If we knew more individually about the 15
foundation Davenport horses which are represented in the pedigrees
of currently living Davenport horses, no doubt we could identify
the source animals for many other characteristics which add to the
attractiveness of the Davenports we have today. Unfortunately, we
are never going to be able to make this kind of study in the detail
which we would like. Full information of this sort about the foundation
animals has simply not been preserved.
There is a final point, however, for which
further detail is not required. That is that these bloodlines have
persisted since 1906, while retaining the essential factors of identity
which they had from the beginning. This is so to point that, if
we could have a conference with some of the old-time founding breeders
of Arabians in America, they would still recognize what we call
Davenport Arabians as the same kind of horses Homer Davenport went
to the desert to get: nice moderate-sized, athletic horses that
are friendly and look like the real thing. Some of them obviously
show family characteristics that come from the old horses: *Haleb's
balance, *Reshan's coat, *Abeyah's jibbah, *Hamrah's coupling, *Muson's
vitality, a certain inner spark that may have come from *Wadduda,
if it did not also come from all the others.

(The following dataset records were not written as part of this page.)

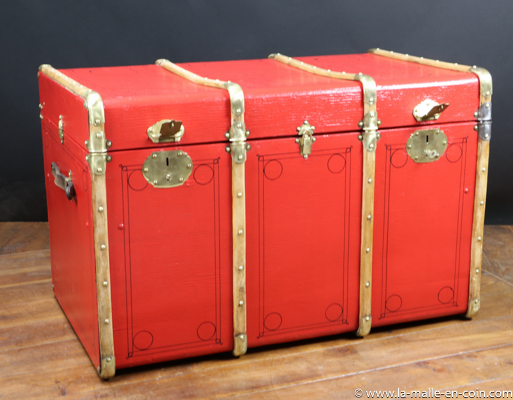 R2475 Red bentwood banded trunk with key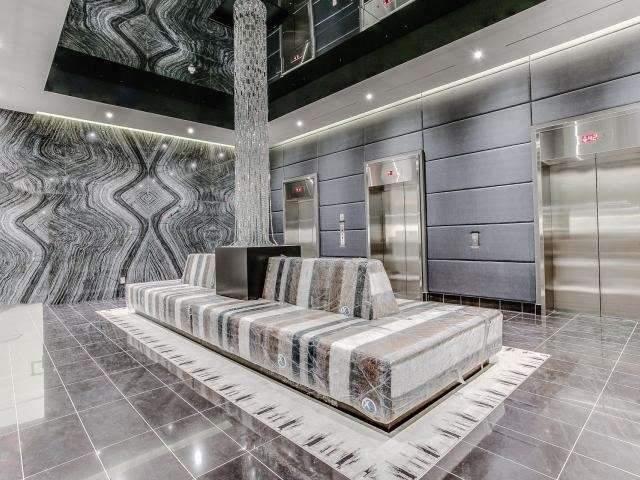 Condo Apartment at 290 Adelaide St, Unit 3110, Toronto, Ontario. Image 2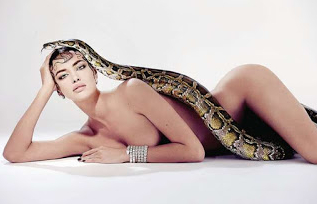 Top 10 The Most Hottest Models Love Snakes in World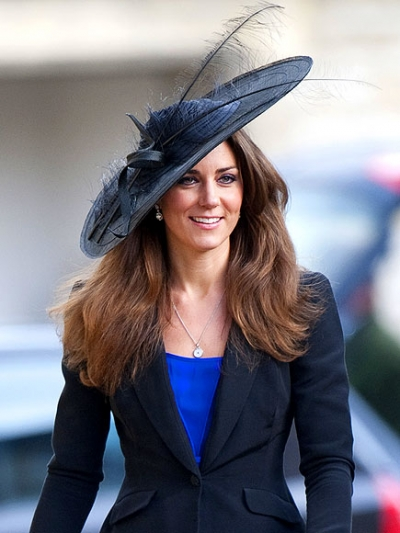 kate-middleton-attended-the-wedding-of-her-close-friends-harry-meade-and-rosie-bradford-in-northleach-gloucestershire-in-jaunty-style.jpeg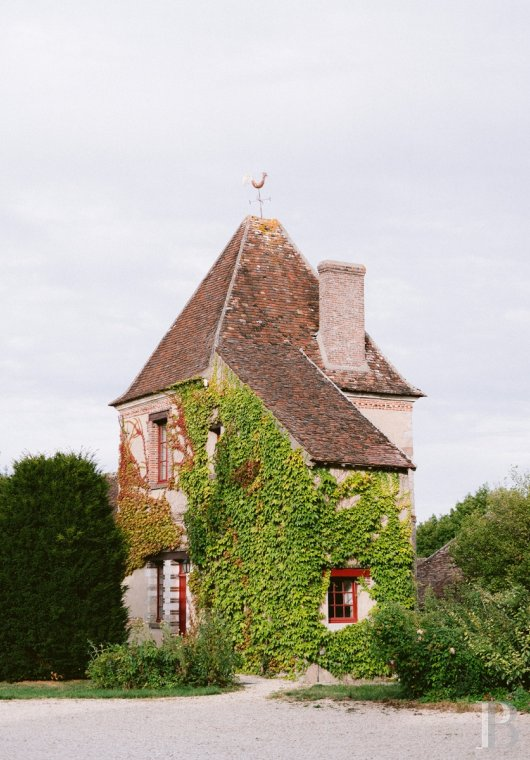 A 17th century chateau open to all arts and cultures in Yonne, Burgundy - photo  n°8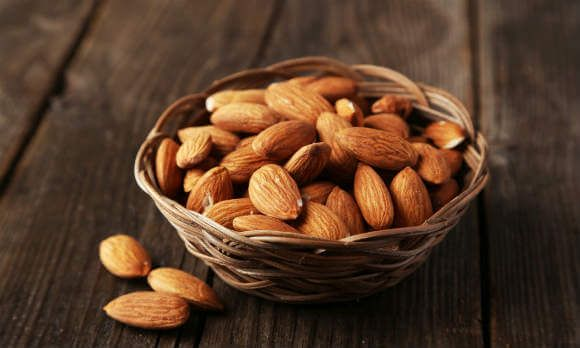 Полезный состав и калорийность ореха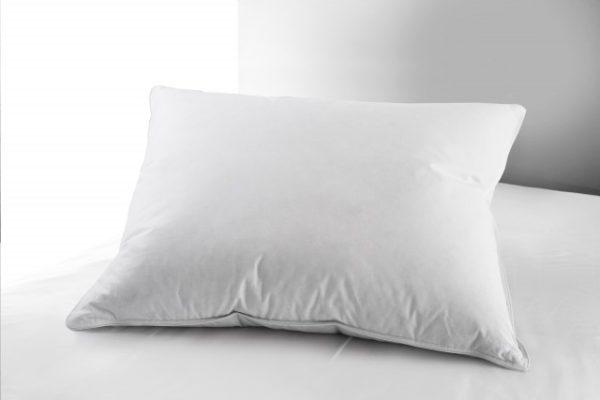 En kudde av dun från Värnamo sängkläder. Kudden heter lilja.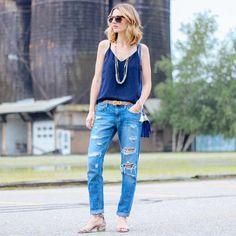 Look de street style com calça jeans boyfriend + regatinha camisole.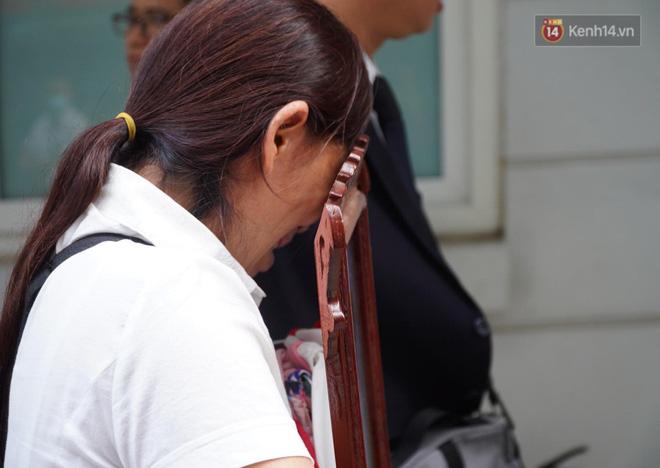 Vụ án mẹ đẻ, bố dượng bạo hành bé gái 3 tuổi tử vong: Cháu bị đối xử quá tàn nhẫn và độc ác mà tôi không hề hay biết-9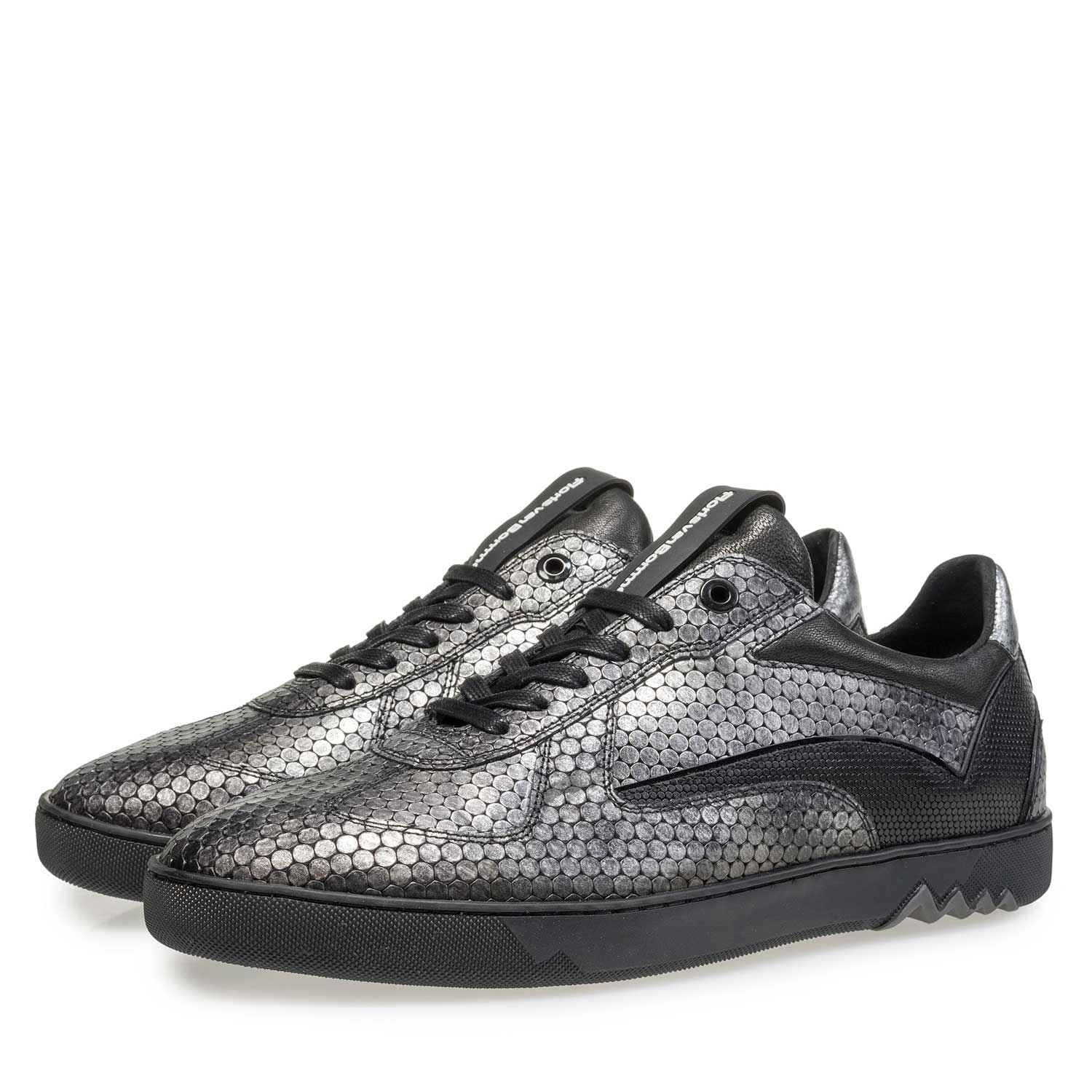 16242/12 - Grey leather sneaker with metallic print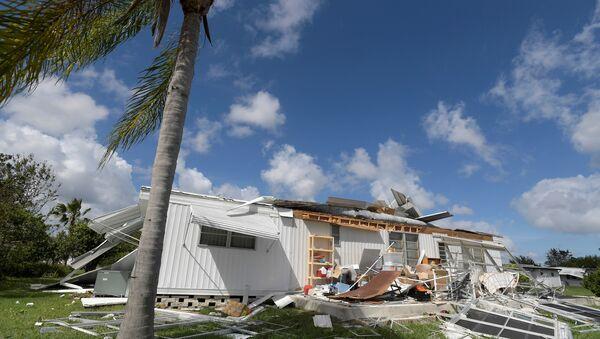 Una casa destruida por el huracàn Matthew, Florida - Sputnik Mundo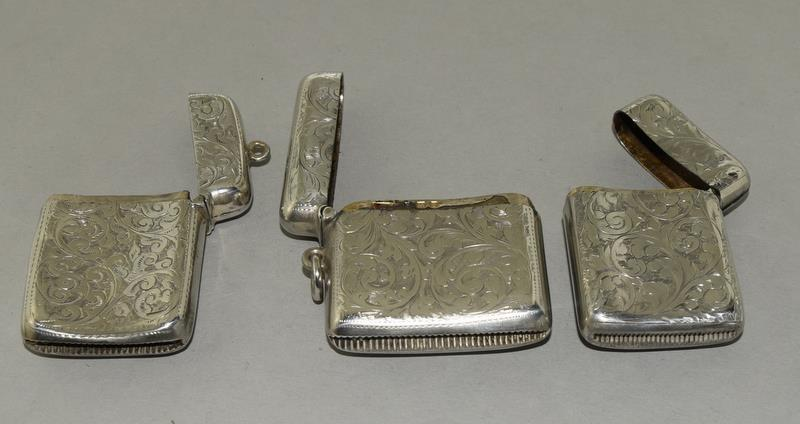 3 Convex Shaped Silver Vesta Cases - Image 3 of 5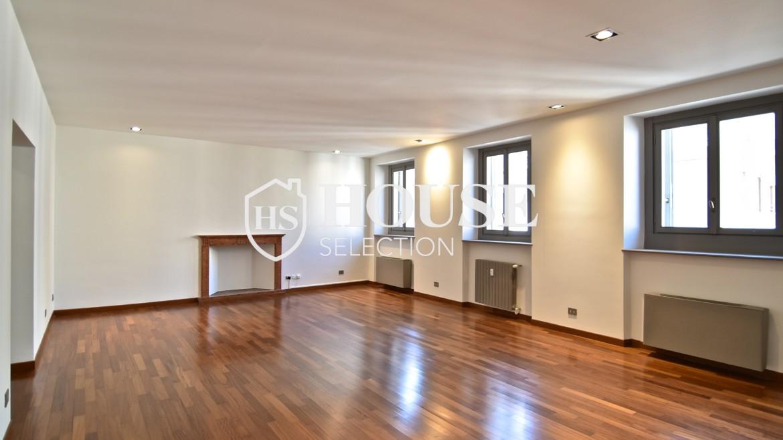 Vendita attico San Babila, centro storico Milano, ultimo piano, palazzo Visconti, lusso in stabile epoca, storico 4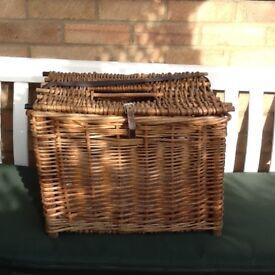 Wickerwork cats basket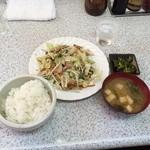 吉兆 - 肉野菜炒め定食850円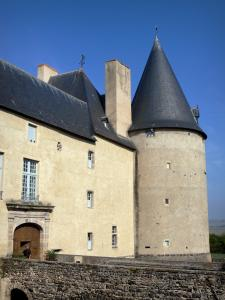 Villeneuve - Entrance and round tower of the the castle of Villeneuve-Lembron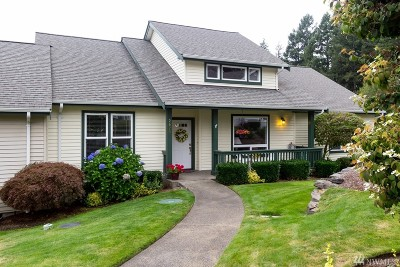 Gig Harbor Condo/Townhouse For Sale: 2620 18th Av Ct NW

These are characteristics that Americans
have prized enough to keep these bloodlines going. In all the generations
of horses since 1906, there have no doubt been many times when American
breeders went to considerable trouble to maintain matings between
Davenport horses, although it has nearly always been an easy option
to instead do attractive outcross matings. Sometimes survival has
been by a thin thread of devotion, but it has held and the horses
are still with us as a blessing for the present, and as an example
of continuity in the breeding of Arabian horses in America.